AUSTIN — Two of the transportation industry¿s most prominent contributors have been selected for induction into the Texas Transportation Hall of Honor – Ray Barnhart and Raymond Stotzer.
Barnhart is former administrator of the Federal Highway Administration and Stotzer was former Engineer-Director for the Texas Department of Transportation. The Hall of Honor was established in 2000 by the Texas Transportation Institute.
An induction ceremony is set for 10 a.m. April 19 at the Dewitt C. Greer building located at 125 E. 11th Street in Austin.
“The Hall of Honor is intended to recognize that small group of people whose vision and exceptional leadership made possible the outstanding transportation system we have today,” TTI Deputy Director Dennis Christiansen said. “We are proud and thankful to recognize these great leaders for what they’ve given the people of Texas and the nation.”
As Administrator of the FHWA from 1981 to 1987, Barnhart earned praise from associates for his strong leadership, easy manner, and extraordinary communication skills. His tenure was marked by efforts to protect the integrity of the Highway Trust Fund, streamline procedures, shorten delays, and return management authority to the states. During his tenure at FHWA, Barnhart established 42 technology transfer centers at U.S. colleges and universities, and restructured and strengthened the agency’s motor carrier and international highway programs.
Barnhart came to the Federal Highway Administration from Pasadena, Texas, where he was a member of the State Highway Commission and led a successful career in the utilities construction and insurance business. He also served as a city councilman, a Texas state legislator, and State Republican Party chairman.
Stotzer’s service to TxDOT spanned more than 40 years. He began as an entry-level engineer in 1947 and became District Engineer in 1968, serving in that leadership position for both the Pharr and San Antonio districts. He led the development and construction of the Queen Isabella Causeway, Texas’ longest bridge, and he addressed congestion in San Antonio by improving major freeways. Stotzer, colleagues note, was willing to take risks to pursue innovative ideas in areas such as organizational structure, highway design, and right-of-way acquisition.

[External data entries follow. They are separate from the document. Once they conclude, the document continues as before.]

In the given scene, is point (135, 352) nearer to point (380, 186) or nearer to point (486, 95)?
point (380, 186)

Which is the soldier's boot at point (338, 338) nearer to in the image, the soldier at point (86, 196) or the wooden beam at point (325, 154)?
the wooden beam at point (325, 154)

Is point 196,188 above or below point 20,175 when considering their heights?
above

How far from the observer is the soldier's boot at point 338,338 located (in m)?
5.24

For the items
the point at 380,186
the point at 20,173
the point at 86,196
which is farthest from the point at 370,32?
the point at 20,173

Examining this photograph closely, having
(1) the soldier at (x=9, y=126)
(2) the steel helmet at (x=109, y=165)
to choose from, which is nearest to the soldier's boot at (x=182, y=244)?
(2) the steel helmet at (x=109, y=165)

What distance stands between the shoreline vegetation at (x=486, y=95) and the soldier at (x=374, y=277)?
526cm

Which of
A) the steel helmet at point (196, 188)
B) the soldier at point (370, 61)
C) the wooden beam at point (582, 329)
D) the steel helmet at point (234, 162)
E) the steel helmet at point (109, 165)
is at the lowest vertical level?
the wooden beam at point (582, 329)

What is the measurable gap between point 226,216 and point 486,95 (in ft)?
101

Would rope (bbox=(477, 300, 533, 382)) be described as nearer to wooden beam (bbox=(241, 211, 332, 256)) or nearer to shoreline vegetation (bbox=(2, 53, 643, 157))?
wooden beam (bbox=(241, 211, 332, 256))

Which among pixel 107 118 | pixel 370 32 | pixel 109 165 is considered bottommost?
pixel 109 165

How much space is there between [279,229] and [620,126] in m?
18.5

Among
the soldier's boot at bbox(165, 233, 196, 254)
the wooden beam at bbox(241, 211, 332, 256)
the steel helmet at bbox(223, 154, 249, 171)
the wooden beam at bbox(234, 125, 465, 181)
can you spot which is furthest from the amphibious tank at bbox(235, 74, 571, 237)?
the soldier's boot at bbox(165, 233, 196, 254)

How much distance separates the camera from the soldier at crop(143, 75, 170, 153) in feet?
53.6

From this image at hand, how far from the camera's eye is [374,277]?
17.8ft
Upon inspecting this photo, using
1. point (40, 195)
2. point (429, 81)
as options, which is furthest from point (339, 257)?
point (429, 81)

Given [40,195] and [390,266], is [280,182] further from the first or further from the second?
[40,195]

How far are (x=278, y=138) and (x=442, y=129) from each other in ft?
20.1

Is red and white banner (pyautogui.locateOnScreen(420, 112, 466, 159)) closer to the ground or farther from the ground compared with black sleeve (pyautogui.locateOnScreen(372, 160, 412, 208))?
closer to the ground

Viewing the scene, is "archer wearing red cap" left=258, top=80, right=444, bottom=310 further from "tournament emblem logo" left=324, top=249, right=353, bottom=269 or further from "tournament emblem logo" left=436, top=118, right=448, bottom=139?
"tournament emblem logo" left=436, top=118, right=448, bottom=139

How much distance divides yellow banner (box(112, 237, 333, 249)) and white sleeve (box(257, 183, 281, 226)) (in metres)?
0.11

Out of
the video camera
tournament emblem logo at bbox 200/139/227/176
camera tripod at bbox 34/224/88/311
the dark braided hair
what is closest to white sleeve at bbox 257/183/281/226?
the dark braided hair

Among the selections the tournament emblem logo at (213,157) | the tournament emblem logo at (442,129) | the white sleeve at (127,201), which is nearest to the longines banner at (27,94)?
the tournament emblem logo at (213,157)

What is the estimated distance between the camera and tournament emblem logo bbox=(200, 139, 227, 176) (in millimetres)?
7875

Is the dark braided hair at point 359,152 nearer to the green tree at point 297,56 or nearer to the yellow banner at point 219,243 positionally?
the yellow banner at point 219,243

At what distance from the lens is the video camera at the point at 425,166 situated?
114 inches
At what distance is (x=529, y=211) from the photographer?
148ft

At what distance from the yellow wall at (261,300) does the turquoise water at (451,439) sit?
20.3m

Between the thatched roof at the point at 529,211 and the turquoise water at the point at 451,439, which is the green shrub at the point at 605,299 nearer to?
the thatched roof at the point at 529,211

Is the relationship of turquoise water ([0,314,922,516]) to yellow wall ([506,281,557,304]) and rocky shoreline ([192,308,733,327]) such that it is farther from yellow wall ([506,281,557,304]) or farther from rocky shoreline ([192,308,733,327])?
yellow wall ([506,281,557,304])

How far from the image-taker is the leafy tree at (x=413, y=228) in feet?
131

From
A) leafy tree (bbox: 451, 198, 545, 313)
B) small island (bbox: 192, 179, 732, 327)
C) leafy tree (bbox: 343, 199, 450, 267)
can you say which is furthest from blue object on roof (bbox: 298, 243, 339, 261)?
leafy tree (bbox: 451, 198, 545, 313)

Stotzer was a recipient of numerous awards, including being named a Distinguished Alumnus of the College of Engineering at Texas A&M and “Citizen of the Year” by the North San Antonio Chamber of Commerce. He also received the Luther DeBerry Award in recognition of his outstanding contributions to the State of Texas in the field of transportation. He became the State Highway Engineer-Director in 1986 and served in that position until his death in October 1989.